# [Objective]
Below is a set of entries. Reproduce exactly the lines from the one containing "Is crop(0, 36, 97, 51): distant" through the end, both included.

-------- Given entries

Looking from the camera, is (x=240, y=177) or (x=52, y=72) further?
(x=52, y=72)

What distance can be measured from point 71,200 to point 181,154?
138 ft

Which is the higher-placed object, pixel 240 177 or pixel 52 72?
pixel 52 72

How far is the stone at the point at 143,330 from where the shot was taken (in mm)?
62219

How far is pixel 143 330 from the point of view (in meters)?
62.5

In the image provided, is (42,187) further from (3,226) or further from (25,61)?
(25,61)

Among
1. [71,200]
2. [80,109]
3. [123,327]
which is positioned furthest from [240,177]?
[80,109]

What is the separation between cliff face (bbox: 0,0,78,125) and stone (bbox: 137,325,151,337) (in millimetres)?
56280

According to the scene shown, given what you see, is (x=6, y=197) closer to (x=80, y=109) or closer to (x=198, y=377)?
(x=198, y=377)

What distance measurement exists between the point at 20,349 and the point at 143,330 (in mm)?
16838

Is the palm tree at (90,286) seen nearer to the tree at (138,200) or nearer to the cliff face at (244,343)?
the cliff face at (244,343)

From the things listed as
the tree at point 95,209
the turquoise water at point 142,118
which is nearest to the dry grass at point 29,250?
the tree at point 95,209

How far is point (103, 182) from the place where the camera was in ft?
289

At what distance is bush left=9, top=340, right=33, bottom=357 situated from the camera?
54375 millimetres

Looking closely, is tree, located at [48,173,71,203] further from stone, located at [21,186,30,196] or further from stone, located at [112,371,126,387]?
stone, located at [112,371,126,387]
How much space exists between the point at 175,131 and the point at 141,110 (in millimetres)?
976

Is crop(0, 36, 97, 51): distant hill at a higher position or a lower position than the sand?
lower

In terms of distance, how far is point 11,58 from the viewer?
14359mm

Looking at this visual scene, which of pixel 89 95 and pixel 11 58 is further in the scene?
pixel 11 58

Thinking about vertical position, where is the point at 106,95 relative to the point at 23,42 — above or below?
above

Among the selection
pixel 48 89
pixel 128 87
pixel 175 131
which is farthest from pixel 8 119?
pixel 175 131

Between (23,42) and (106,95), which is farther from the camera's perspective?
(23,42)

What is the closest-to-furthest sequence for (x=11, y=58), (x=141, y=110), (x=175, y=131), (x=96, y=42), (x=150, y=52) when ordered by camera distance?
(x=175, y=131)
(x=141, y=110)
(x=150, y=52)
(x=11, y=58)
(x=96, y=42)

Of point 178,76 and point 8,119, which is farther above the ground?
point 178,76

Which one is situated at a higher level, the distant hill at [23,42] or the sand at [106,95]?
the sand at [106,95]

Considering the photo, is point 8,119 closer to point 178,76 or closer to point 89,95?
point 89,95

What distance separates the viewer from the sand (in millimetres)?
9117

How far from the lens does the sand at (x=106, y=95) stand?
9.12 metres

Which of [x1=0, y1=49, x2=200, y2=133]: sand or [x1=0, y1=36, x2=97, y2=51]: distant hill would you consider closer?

----------------

# [The result]
Is crop(0, 36, 97, 51): distant hill at a higher position or a lower position than the sand?
lower

In terms of distance, how far is point 11,58 from the viewer?
14359mm

Looking at this visual scene, which of pixel 89 95 and pixel 11 58 is further in the scene?
pixel 11 58

Thinking about vertical position, where is the point at 106,95 relative to the point at 23,42 — above or below?
above

Among the selection
pixel 48 89
pixel 128 87
pixel 175 131
which is farthest from pixel 8 119?
pixel 175 131

Between (23,42) and (106,95), which is farther from the camera's perspective?
(23,42)

What is the closest-to-furthest sequence for (x=11, y=58), (x=141, y=110), (x=175, y=131), (x=96, y=42), (x=150, y=52) when ordered by camera distance?
(x=175, y=131)
(x=141, y=110)
(x=150, y=52)
(x=11, y=58)
(x=96, y=42)

Of point 178,76 and point 8,119, which is farther above the ground?
point 178,76

Which one is situated at a higher level, the distant hill at [23,42] or the sand at [106,95]?
the sand at [106,95]

Considering the photo, is point 8,119 closer to point 178,76 or closer to point 89,95?
point 89,95

What distance separates the viewer from the sand (in millimetres)?
9117

How far from the lens does the sand at (x=106, y=95) stand?
9.12 metres

Which of [x1=0, y1=49, x2=200, y2=133]: sand or [x1=0, y1=36, x2=97, y2=51]: distant hill would you consider closer?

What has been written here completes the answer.